Quantum tomography via compressed sensing: error bounds, sample complexity and efficient estimators

Intuitively, if a density operator has small rank, then it should be easier to estimate from experimental data, since in this case only a few eigenvectors need to be learned. We prove two complementary results that confirm this intuition. Firstly, we show that a low-rank density matrix can be estimated using fewer copies of the state, i.e. the sample complexity of tomography decreases with the rank. Secondly, we show that unknown low-rank states can be reconstructed from an incomplete set of measurements, using techniques from compressed sensing and matrix completion. These techniques use simple Pauli measurements, and their output can be certified without making any assumptions about the unknown state. In this paper, we present a new theoretical analysis of compressed tomography, based on the restricted isometry property for low-rank matrices. Using these tools, we obtain near-optimal error bounds for the realistic situation where the data contain noise due to finite statistics, and the density matrix is full-rank with decaying eigenvalues. We also obtain upper bounds on the sample complexity of compressed tomography, and almost-matching lower bounds on the sample complexity of any procedure using adaptive sequences of Pauli measurements.
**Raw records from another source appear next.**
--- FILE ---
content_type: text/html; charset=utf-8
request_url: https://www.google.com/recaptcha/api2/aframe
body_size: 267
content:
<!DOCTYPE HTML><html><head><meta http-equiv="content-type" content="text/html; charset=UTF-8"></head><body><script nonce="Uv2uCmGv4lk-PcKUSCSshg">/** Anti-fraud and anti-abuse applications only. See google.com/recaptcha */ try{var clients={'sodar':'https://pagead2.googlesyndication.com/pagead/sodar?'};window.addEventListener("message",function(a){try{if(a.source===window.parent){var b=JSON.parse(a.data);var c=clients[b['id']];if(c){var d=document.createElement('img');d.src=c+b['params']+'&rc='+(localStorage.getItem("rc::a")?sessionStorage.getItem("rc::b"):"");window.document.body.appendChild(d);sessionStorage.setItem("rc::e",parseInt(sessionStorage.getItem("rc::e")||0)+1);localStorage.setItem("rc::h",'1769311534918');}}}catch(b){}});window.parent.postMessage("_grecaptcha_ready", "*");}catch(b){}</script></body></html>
Using numerical simulations, we compare the performance of two compressed sensing estimators—the matrix Dantzig selector and the matrix Lasso—with standard maximum-likelihood estimation (MLE). We find that, given comparable experimental resources, the compressed sensing estimators consistently produce higher fidelity state reconstructions than MLE. In addition, the use of an incomplete set of measurements leads to faster classical processing with no loss of accuracy. Finally, we show how to certify the accuracy of a low-rank estimate using direct fidelity estimation, and describe a method for compressed quantum process tomography that works for processes with small Kraus rank and requires only Pauli eigenstate preparations and Pauli measurements.